## Excerpted passage
══════

Found at : http://sea-to-sky.net/local/oldtree/geo-hist/place.names.sq.txt
(Re: Place names in Squamish Valley, British Columbia)
FRIPP LAKE Named for Robert M. Fripp who travelled with A.D. Horne, Henry H. McKay and Squamish guides Capilano Joe and Joe to find the source of Capilano Creek. (May 21-28, 1890). Source: Matthews, J.S. Map. City Archives, Vancouver. (MAP P.51 N.86)


Thomas William Fripp

See feature page here.



Thomas W. Fripp was born March 23, 1864 in London, England. In 1893 he left Britain to settle in British Columbia. The subject of Fripp's art. Two strains of influence shaped the artist's development. Fripp was born into a family bound to the academic tradition. Fripp's grandfather, Nicholas Pocock, founded the Royal Watercolour Society. His brother, Charles Fripp was a watercolourist, whom also moved to Canada. Charles Edwin painted scenes of the Klondike gold rush and the lives of natives in Canada. Their father, George A. Fripp was a watercolourist who studied art with his son Thomas in London. The British tradition of watercolour painting consisted largely of landscape subject matter. The style was highly constructed and academic. Fripp's adherence to this form of painting seems logical considering his family's support of the style. Growing up and studying within the British culture seems to have been the greatest influence on his work. During this time, the prevailing style was academic, and centered around polite society. Writing, poetry, philosophy, and art were focused around aesthetics, and the moral effects such arts had on society. Fripp studied at St. John's Wood Art School and the Royal Academy School in London, from 1883 to 1890, and hence was conscious of British landscape painting styles and ideals.

══════

## Work to complete
1 > Do these statements agree with the Fripp passage? (a) Thomas W. Fripp was born in London. (b) Fripp's grandfather founded the Royal Academy School. (c) Fripp studied in London from 1883 to 1890. For each, answer yes or no and quote the deciding words.
2 > Resume the Fripp passage, starting right after its final sentence.
The listing that comes next plays no part in this work.

══════

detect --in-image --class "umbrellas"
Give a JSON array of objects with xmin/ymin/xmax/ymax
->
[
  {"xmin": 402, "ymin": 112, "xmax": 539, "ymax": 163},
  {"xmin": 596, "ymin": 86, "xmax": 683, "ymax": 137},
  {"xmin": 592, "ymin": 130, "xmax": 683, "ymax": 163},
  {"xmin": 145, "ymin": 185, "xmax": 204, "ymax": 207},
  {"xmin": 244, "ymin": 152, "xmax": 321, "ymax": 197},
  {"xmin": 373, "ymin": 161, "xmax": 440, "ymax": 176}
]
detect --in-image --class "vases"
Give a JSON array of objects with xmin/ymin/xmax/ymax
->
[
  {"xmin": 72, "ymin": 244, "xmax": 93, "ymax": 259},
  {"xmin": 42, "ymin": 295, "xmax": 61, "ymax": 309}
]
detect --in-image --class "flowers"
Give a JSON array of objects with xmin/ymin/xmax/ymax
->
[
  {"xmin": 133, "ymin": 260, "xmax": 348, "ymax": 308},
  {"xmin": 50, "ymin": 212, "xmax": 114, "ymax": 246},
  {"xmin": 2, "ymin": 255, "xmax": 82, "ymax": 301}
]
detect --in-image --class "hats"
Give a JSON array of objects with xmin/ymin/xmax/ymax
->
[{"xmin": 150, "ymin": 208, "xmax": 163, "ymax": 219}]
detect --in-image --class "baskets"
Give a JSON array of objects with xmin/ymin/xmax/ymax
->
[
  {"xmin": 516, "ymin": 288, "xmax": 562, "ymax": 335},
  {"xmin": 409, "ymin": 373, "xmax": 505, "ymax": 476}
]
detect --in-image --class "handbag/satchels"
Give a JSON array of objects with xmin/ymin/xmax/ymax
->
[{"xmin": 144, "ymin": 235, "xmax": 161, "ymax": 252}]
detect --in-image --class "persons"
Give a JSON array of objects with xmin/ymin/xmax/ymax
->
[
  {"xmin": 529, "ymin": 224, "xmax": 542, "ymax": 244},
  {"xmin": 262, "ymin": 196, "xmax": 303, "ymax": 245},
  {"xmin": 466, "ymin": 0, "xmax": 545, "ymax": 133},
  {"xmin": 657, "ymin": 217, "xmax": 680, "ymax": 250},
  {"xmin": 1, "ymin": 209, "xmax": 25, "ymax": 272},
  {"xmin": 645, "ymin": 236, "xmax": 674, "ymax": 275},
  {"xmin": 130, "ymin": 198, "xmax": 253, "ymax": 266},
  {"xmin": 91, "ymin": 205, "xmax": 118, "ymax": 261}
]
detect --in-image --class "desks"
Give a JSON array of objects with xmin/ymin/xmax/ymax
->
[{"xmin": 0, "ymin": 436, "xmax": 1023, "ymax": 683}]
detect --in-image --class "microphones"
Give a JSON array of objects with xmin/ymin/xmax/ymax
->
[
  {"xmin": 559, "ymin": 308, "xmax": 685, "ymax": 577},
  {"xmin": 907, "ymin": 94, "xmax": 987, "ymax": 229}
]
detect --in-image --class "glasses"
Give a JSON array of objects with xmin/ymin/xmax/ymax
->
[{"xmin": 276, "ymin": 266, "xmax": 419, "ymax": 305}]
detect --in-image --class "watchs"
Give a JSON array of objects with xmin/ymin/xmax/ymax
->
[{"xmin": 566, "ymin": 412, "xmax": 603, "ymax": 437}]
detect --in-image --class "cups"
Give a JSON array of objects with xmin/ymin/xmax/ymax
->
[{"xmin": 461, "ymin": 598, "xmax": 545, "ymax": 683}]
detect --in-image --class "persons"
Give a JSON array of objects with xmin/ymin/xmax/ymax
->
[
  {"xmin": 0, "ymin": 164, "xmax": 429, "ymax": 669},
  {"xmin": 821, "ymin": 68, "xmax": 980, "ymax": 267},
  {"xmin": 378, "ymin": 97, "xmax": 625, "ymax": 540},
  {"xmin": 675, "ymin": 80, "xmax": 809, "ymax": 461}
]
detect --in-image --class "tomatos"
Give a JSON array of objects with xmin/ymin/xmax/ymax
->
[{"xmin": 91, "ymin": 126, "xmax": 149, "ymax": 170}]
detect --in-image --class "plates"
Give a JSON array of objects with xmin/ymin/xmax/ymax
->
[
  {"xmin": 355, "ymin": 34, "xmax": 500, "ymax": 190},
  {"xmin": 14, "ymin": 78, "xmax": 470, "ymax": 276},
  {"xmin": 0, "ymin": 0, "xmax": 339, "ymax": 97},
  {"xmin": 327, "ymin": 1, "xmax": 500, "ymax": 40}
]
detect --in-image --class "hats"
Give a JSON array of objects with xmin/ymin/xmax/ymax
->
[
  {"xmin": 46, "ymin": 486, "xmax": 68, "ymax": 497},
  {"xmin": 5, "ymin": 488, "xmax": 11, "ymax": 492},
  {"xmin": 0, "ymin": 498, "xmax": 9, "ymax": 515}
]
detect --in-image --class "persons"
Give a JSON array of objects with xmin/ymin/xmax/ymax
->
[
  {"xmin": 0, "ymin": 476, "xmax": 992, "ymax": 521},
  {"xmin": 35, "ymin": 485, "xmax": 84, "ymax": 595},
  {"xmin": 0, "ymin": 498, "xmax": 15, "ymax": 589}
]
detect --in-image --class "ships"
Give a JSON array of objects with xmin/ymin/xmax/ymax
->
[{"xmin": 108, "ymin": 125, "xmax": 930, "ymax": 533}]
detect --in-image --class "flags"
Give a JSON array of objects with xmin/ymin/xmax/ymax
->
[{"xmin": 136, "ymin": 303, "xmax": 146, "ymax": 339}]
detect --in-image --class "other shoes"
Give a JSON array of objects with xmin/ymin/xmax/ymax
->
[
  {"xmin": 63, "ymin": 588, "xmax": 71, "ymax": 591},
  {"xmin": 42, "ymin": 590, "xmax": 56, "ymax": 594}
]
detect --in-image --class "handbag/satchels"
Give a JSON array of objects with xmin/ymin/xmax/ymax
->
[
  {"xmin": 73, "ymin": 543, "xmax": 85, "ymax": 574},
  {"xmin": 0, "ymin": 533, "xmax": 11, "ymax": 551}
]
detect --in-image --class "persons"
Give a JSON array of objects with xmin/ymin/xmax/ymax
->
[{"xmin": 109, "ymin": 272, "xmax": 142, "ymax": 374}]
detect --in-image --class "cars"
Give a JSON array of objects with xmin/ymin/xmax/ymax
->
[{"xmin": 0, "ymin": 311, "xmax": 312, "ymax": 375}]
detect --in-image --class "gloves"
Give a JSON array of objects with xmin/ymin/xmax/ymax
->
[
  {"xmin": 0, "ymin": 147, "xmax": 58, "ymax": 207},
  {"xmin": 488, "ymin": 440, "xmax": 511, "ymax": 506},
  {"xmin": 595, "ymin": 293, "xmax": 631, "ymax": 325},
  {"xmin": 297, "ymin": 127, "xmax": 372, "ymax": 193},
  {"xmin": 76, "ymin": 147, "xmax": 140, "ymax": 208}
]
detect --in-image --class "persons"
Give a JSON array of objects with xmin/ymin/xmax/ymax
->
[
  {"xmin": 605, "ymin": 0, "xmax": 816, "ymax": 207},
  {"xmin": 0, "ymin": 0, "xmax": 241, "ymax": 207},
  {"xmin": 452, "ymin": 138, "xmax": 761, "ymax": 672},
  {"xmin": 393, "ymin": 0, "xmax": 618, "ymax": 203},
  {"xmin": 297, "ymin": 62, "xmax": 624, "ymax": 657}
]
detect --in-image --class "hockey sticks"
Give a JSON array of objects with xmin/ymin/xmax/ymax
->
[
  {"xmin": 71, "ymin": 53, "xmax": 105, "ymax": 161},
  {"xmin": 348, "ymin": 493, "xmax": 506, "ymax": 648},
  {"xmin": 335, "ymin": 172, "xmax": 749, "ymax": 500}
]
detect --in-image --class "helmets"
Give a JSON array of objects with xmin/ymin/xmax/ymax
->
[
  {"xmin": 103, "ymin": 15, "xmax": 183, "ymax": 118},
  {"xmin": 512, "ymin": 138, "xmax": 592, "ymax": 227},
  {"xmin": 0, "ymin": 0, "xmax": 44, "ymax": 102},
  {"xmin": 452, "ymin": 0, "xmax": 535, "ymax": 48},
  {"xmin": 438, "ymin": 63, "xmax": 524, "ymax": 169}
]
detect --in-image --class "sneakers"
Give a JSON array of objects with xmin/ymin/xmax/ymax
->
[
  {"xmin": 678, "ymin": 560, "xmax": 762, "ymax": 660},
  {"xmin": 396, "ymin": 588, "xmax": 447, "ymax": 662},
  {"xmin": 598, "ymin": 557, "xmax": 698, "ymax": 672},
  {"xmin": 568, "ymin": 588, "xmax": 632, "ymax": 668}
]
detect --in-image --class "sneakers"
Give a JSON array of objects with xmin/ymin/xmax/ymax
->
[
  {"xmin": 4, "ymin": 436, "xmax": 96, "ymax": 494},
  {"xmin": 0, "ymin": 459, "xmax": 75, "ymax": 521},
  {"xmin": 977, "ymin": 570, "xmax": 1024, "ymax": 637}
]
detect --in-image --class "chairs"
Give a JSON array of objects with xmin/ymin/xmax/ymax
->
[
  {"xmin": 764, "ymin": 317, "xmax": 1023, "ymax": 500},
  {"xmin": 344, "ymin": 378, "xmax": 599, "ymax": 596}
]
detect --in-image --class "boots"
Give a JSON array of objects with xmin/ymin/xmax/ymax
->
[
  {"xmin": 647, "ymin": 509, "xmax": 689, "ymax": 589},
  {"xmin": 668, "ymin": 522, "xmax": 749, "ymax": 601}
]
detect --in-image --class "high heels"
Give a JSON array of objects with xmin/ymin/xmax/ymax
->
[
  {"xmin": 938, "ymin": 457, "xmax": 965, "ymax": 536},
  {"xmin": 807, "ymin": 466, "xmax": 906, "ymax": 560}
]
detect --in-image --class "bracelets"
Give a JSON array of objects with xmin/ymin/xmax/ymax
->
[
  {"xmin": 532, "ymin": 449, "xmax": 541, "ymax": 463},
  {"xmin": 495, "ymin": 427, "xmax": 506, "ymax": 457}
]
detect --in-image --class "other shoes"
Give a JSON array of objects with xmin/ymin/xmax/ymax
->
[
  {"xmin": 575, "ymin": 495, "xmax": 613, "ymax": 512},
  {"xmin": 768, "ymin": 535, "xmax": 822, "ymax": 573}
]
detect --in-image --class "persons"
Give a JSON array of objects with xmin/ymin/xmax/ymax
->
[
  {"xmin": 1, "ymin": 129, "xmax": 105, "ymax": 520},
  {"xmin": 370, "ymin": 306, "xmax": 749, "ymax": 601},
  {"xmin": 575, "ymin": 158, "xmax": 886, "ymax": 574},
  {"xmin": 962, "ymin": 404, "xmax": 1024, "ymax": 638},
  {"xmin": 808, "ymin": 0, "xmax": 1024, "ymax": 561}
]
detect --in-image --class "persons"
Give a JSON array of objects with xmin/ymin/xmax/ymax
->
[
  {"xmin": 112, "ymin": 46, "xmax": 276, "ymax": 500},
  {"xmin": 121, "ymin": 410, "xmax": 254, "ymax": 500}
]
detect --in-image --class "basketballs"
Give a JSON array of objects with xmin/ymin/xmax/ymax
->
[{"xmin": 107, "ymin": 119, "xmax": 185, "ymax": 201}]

══════

## Solved tasks
1 >
(a) Yes: "Thomas W. Fripp was born March 23, 1864 in London, England."
(b) No: "Fripp's grandfather, Nicholas Pocock, founded the Royal Watercolour Society."
(c) Yes: "Fripp studied at St. John's Wood Art School and the Royal Academy School in London, from 1883 to 1890"

2 >
Fripp immigrated to Vancouver British Columbia in 1893 determined to transform the rugged countryside into farm land, pursuing life as a farmer on the frontier as opposed to an artist on the frontier. He had persisted until 1904 when an accident prohibited him from farming and forced him into returning to water colour painting on a permanent basis. Stave 1906 was created shortly thereafter. He primarily concentrated on the British Columbian landscape- executing numerous scenes of the rocky mountains as well as views of the land. Fripp was one of the principle founders of the British Columbia Society of Artists in 1908 and served as its president for many years. He was active in the arts for nearly thirty years until his death in Victoria in 1931.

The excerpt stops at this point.